A “PERFECT STORM” on the Great Lakes, it would be the one that pounded the lakes from November 7 through November 10, 1913, leaving a wake of destruction unlike anything ever seen on freshwater at any point in recorded history. By the time the storm had blown out of the region, twelve boats had sunk, thirty-one more had been grounded on rocks or beaches, and dozens more were severely damaged. More than 250 men lost their lives. Eight boats, with their entire crews, were lost in a single day on Lake Huron alone.

Out on the lakes, hurricane-force winds built thirty- to forty-foot waves that mercilessly assaulted vessels unfortunate enough to be out on the water—

Similar weather conditions might revisit the lakes, but advances in science, technology, and communications have made it easier to stay out of harm’s way.

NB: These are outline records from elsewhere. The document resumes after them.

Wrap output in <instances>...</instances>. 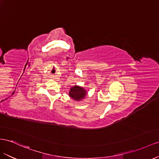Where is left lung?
<instances>
[{"mask_svg":"<svg viewBox=\"0 0 159 159\" xmlns=\"http://www.w3.org/2000/svg\"><path fill=\"white\" fill-rule=\"evenodd\" d=\"M87 93V91L83 87L75 85L70 88L69 91V96L72 98V99L79 101L85 98Z\"/></svg>","mask_w":159,"mask_h":159,"instance_id":"8db88e82","label":"left lung"}]
</instances>
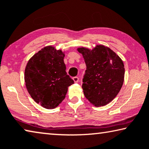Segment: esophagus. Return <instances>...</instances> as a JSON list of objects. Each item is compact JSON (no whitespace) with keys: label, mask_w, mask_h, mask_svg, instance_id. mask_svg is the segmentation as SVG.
Returning a JSON list of instances; mask_svg holds the SVG:
<instances>
[{"label":"esophagus","mask_w":149,"mask_h":149,"mask_svg":"<svg viewBox=\"0 0 149 149\" xmlns=\"http://www.w3.org/2000/svg\"><path fill=\"white\" fill-rule=\"evenodd\" d=\"M72 79H73V81H74V82H78L79 81V77H73L72 78Z\"/></svg>","instance_id":"esophagus-1"}]
</instances>
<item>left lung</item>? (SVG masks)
<instances>
[{"mask_svg": "<svg viewBox=\"0 0 149 149\" xmlns=\"http://www.w3.org/2000/svg\"><path fill=\"white\" fill-rule=\"evenodd\" d=\"M86 65L82 79L84 95L95 107L109 104L122 87L125 77V66L119 56L104 45H97L93 49H77Z\"/></svg>", "mask_w": 149, "mask_h": 149, "instance_id": "obj_1", "label": "left lung"}]
</instances>
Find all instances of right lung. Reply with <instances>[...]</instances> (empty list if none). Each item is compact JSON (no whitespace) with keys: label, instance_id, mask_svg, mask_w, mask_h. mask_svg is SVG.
Instances as JSON below:
<instances>
[{"label":"right lung","instance_id":"1","mask_svg":"<svg viewBox=\"0 0 149 149\" xmlns=\"http://www.w3.org/2000/svg\"><path fill=\"white\" fill-rule=\"evenodd\" d=\"M65 52L47 46L29 59L24 70L27 91L36 103L55 109L65 99L74 81L66 72Z\"/></svg>","mask_w":149,"mask_h":149}]
</instances>
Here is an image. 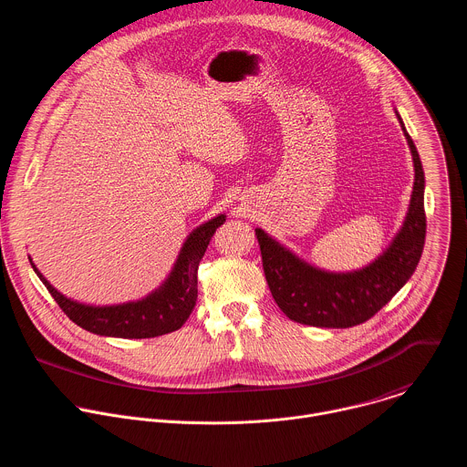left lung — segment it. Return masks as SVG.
I'll return each mask as SVG.
<instances>
[{"instance_id": "obj_1", "label": "left lung", "mask_w": 467, "mask_h": 467, "mask_svg": "<svg viewBox=\"0 0 467 467\" xmlns=\"http://www.w3.org/2000/svg\"><path fill=\"white\" fill-rule=\"evenodd\" d=\"M394 111L412 155L414 183L398 233L374 260L352 271H328L306 262L264 229H254L271 295L295 323L319 328L361 325L407 284L420 262L425 244V176L418 150Z\"/></svg>"}]
</instances>
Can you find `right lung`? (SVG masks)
Listing matches in <instances>:
<instances>
[{
    "label": "right lung",
    "instance_id": "1",
    "mask_svg": "<svg viewBox=\"0 0 467 467\" xmlns=\"http://www.w3.org/2000/svg\"><path fill=\"white\" fill-rule=\"evenodd\" d=\"M225 218L227 216L222 213L192 229L185 238L167 278L137 300L104 306L75 300L60 293L40 273L31 256L29 262L53 298L64 309V314L80 328L104 337H158L180 330L192 314L198 298V265L213 234L220 225H223Z\"/></svg>",
    "mask_w": 467,
    "mask_h": 467
}]
</instances>
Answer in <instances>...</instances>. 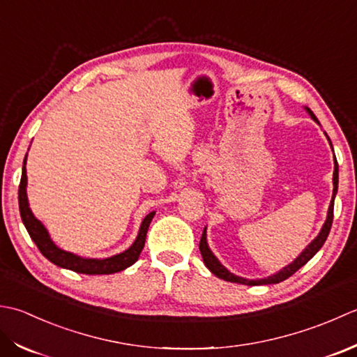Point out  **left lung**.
I'll return each mask as SVG.
<instances>
[{
    "mask_svg": "<svg viewBox=\"0 0 357 357\" xmlns=\"http://www.w3.org/2000/svg\"><path fill=\"white\" fill-rule=\"evenodd\" d=\"M305 111H307L311 119L314 120L317 125H321L319 123V120L316 119V115L312 114L308 107H305ZM326 135V132H325ZM326 138H328V142L331 144V140L330 137L326 135ZM333 148V146H331ZM337 185H339V166H337V160L334 158V172H333V197H331V202H330V206H328V213H326V220L324 223V227L321 229V232L314 237V240H311V243L305 248L299 256H297L293 261H291L289 265H287L285 268H282V270L279 273H275L273 275H268V278L265 279H256V280H250V279H245V278H240V275H236L234 273H231L228 268H225L220 260L217 259L214 256V252L209 250L208 246V240H206V228L203 229V234H202V238H200V252H202V257H203V261H205V265L208 270L213 273L214 275H217L219 279H223L227 282H234V283H242V285H248V287H254V285H271V283H279V282H283L285 279H288L289 275H293L299 268H302L305 264L310 259L314 257V254L322 248L326 237H328L330 234V229H331V223H333V209H334V199H336V194H337Z\"/></svg>",
    "mask_w": 357,
    "mask_h": 357,
    "instance_id": "obj_1",
    "label": "left lung"
}]
</instances>
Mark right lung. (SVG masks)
<instances>
[{"label": "right lung", "mask_w": 357, "mask_h": 357, "mask_svg": "<svg viewBox=\"0 0 357 357\" xmlns=\"http://www.w3.org/2000/svg\"><path fill=\"white\" fill-rule=\"evenodd\" d=\"M26 162H27V154L23 162V174H21V181L18 188V205H20V214L21 220H23L24 227L29 232V236L38 246L43 256L47 260L52 261L54 265L60 268H66V270L75 271L79 274H114L126 270L130 265H134L135 261L140 257V252L146 242V234L149 223L152 217L155 215V211H152L146 217H144L140 229H138V234L134 240V243L129 246L126 251L120 254H115V256L106 257V259H89V257H82L77 256L74 252L64 251L60 246H56L52 238H50L49 232L45 225H43L36 217L33 215L31 206H29L27 200V174H26Z\"/></svg>", "instance_id": "right-lung-1"}]
</instances>
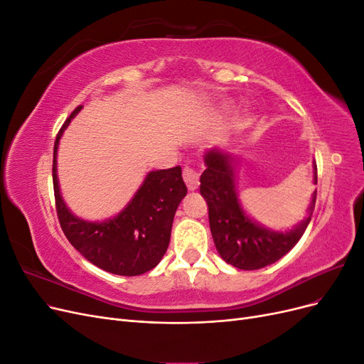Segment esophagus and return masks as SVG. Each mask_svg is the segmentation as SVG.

Larson described the sheer force generated by the kind of waves on Lakes Michigan and Superior and, later, Lake Huron: “A single cubic yard of water weighs about fifteen hundred pounds,” Larson wrote. “A wave fifty feet long and ten feet high has a static weight of over eighty thousand pounds. Moving at thirty miles an hour, it generates forward momentum of over two million pounds.”

The wind velocity on the open water vastly exceeded the velocities recorded on land.